Problem 1 →
In the Timothy Bradley article, Victor Ortiz is described as an obscure Mayweather opponent, yet he is not counted as an exception to the rule. Explain why, using the reason the text gives.
Problem 2 →
Reproduce a passage of the Timothy Bradley article word for word, starting at the words "Rise To Prominence" and ending after the words "not ultra-elite, opponents.".

Text passage →
★ ★ ★ ★ ★ ★ ★

Who Is Timothy Bradley?

So continues our marathon coverage of one of the biggest fights of 2012, Manny Pacquiao vs. Timothy Bradley on June 9 on HBO pay-per-view. Previously: the stakes of Pacquiao-Bradley. Next: a preview of the undercard.

Boxing’s power couple, Manny Pacquiao and Floyd Mayweather, have each, since their rise to the top of the sport, mostly fought souls with at least a chance of having been heard of by the casual or non fan. Shane Mosley, Miguel Cotto, Juan Manuel Marquez — these men all had name recognition, one way or another. Most of the names also had at least some kind of following; Victor Ortiz, who was on the obscure end of Mayweather opponents, at least had been a proven ticketseller and television ratings draw. The one real exception to the rule has been Joshua Clottey, the nearly anonymous Ghanaian Pacquiao fought in 2010.

Enter Timothy Bradley as the latest exception. Even with HBO’s 24/7 documentary program introducing him to the casual fan in recent weeks, a typically befuddled response to the comment “Pacquiao’s fighting Timothy Bradley this weekend” is, “Who?”

Bradley is a name to hardcore fans. But for the less devoted, he bears further introduction.

Rise To Prominence

First and foremost, Bradley is an authentically good boxer. He’s the #1 junior welterweight in the world — one division lower than Pacquiao — and, on some lists of the best boxers in the world regardless of weight class, in the top 10. Some boxers get into that top 10 with a signature win, like a win over someone else in the top 10. Bradley has attained his status by beating a series of excellent, but not ultra-elite, opponents.

★ ★ ★ ★ ★ ★ ★

Source data →
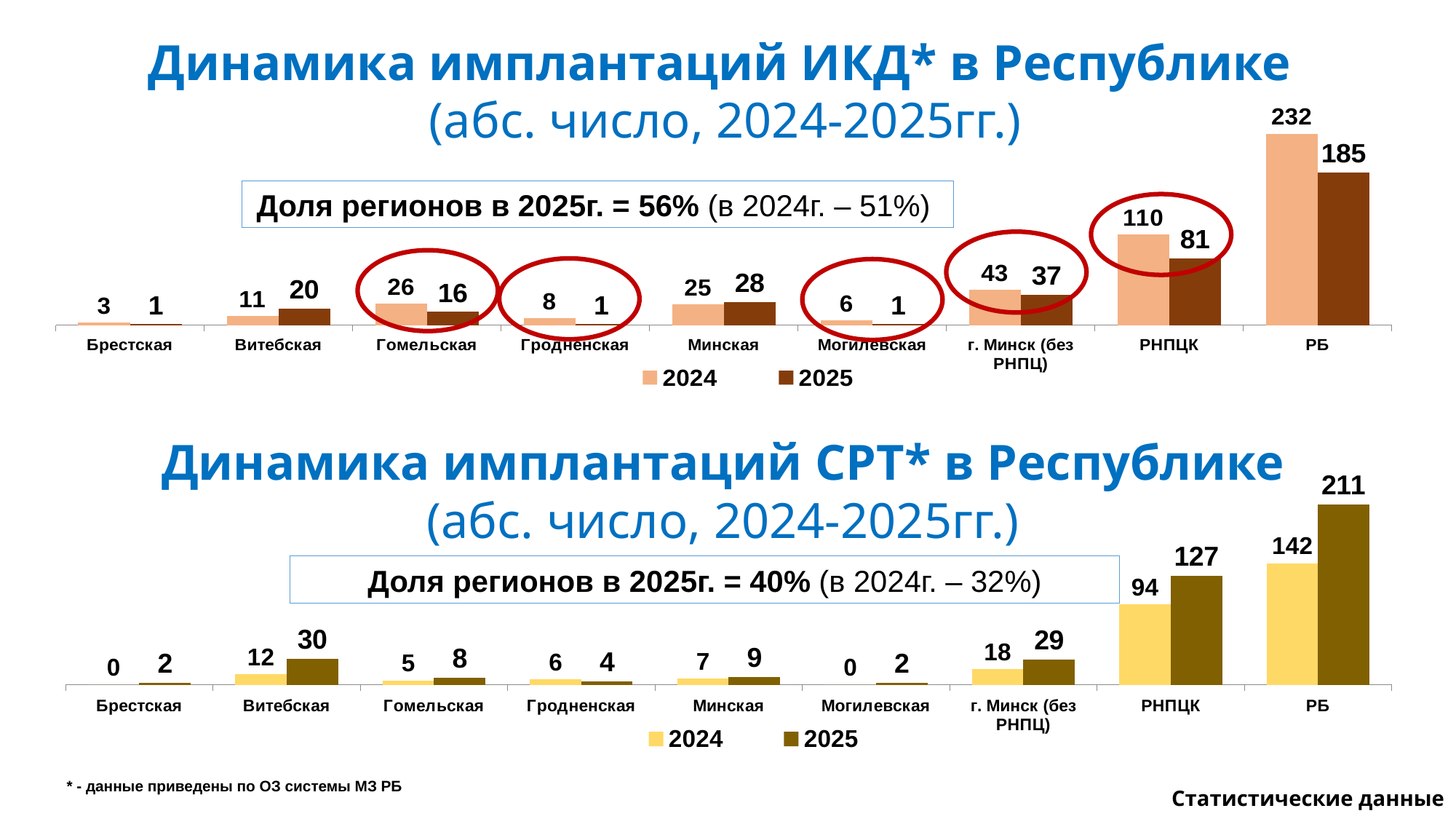
In the bottom chart (Динамика имплантаций СРТ), how many categories are shown on the x axis? 9 In the top chart (Динамика имплантаций ИКД), which category has the highest 2025 value? РБ What kind of chart is the bottom chart (Динамика имплантаций СРТ)? Bar chart In the top chart (Динамика имплантаций ИКД), what is the 2024 value for РНПЦК? 110 In the top chart (Динамика имплантаций ИКД), what is the 2025 value for Минская? 28 In the top chart (Динамика имплантаций ИКД), which is larger for Гомельская: the 2024 value or the 2025 value? 2024 In the top chart (Динамика имплантаций ИКД), how many series does the legend list? 2 In the bottom chart (Динамика имплантаций СРТ), what is the 2024 value for г. Минск (без РНПЦ)? 18 In the top chart (Динамика имплантаций ИКД), what is the difference between the 2024 and 2025 values for РБ? 47 In the bottom chart (Динамика имплантаций СРТ), which category has the lowest 2025 value? Брестская and Могилевская (both 2) In the bottom chart (Динамика имплантаций СРТ), what is the difference between the 2025 and 2024 values for РНПЦК? 33 In the bottom chart (Динамика имплантаций СРТ), what is the 2025 value for Витебская? 30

★ ★ ★ ★ ★ ★ ★

Exercise result 1 →
Victor Ortiz is not treated as an exception because, although he was on the obscure end of Mayweather's opponents, he had been a proven ticketseller and television ratings draw. That gave him the kind of following the rule describes.

Exercise result 2 →
Rise To Prominence

First and foremost, Bradley is an authentically good boxer. He’s the #1 junior welterweight in the world — one division lower than Pacquiao — and, on some lists of the best boxers in the world regardless of weight class, in the top 10. Some boxers get into that top 10 with a signature win, like a win over someone else in the top 10. Bradley has attained his status by beating a series of excellent, but not ultra-elite, opponents.